Entonces empiezas a distinguir cuándo hablas demasiado, cuándo conversas muy poco, cuándo te has pasado de listo o de confianza, cuándo te has quedado corto de desparpajo y simpatía. También aprecias cuándo has cumplido con tus requisitos de armonía y serenidad, cuándo el desfase y la diversión se han sucedido controladas en todo su bestial esplendor, vamos, cuándo has hecho algo de puta madre o ha ido algo perfecto.

Y luego vuelves a ver que solo podían haber salido las cosas así. Que pensar en que podía haber hecho esto o podía haber hecho lo otro es una chorrada, porque nunca sabrás la fatalidad o grandiosidad de las consecuencias hacia las que te habría llevado. En cualquier caso, seguro que habrían sido igual de cansinas.

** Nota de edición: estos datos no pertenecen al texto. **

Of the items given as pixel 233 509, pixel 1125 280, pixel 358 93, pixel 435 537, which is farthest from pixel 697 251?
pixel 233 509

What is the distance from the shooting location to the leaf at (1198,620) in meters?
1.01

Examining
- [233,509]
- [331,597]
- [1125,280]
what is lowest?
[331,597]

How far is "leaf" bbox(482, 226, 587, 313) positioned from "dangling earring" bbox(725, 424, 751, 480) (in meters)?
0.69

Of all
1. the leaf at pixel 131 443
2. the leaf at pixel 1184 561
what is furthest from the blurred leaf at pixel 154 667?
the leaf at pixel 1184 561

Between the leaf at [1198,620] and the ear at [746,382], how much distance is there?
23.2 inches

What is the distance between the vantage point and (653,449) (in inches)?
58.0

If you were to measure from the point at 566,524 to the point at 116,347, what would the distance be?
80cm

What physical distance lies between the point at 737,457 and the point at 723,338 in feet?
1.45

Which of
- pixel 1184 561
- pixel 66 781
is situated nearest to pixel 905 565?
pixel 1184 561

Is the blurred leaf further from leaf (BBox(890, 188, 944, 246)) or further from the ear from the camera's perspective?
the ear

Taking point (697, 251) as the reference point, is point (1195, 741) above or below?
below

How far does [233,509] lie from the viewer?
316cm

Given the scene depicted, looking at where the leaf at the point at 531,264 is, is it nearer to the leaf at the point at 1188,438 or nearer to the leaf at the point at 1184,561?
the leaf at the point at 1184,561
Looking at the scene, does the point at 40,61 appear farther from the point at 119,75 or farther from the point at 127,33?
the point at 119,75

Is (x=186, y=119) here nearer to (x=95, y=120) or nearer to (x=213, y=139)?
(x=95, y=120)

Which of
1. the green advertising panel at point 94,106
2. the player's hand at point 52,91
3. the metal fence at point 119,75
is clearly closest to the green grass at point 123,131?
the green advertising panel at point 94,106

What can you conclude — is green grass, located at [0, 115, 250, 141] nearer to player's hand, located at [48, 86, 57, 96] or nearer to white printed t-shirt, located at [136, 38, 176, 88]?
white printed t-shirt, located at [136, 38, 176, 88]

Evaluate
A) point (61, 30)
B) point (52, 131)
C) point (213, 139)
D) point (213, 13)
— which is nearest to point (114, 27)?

Ves que te contienes, que se te escapa, quieres aquello pero no va a pasar, no te apetece eso pero tienes que aguantarte. Inconformismo puro y duro. O ganas de quejarse, según se mire.

De cualquier forma, es perfecto así. Ni más ni menos, ni mucho ni poco, ni blanco ni negro, ni feo ni guapo. Aparentemente.

Inmaculado, uniforme, liso, rugoso, puro.

Te olvidas de lo que tienes delante hasta que te lo recuerdan. Porque normalmente no vas a reconocerlo por ti mismo, necesitas una ayudita como ser humano, una palmadita, una hostia bien dada ;). Y luego, en casa, sigues pensando, reflexionando y sonriendo, llorando o ambos solo, tú solo, porque al fin y al cabo es lo único que tienes. Y es lo más poderoso que tendrás jamás.

Cállate pero sigue. Podría ser el título de una peli porno/erótico-festiva, así que no lo pondré para este post, aunque haya sido, en principio, una inocente posibilidad hasta que un atisbo de pensamientos perversos se han encargado de corromperla. Esto no le pasaría a un niño de 9 años. Pero tampoco se comería tanto la cabeza. Por eso son más felices. Y mucho más ignorantes. Yo prefiero conocer y fastidiarme, o resignarme, o aceptar, antes que ignorar e ir de “happy” por la vida. Me encanta el realismo. La realidad. La más pura y dura realidad, donde más duela, donde más alegría te produzca, donde más claramente te llegue todo aunque sea como la más amarga resaca de cerveza (para mí, muy desagradable), y donde lo que te guste sea lo más parecido a un orgasmo.

Masoca enamorada del realismo, feliz esclava de la verdad. Esa soy yo. ¡O no! Que sí, hombre, más o menos. Uf… definirse es limitar. Qué gran coñazo de afirmación.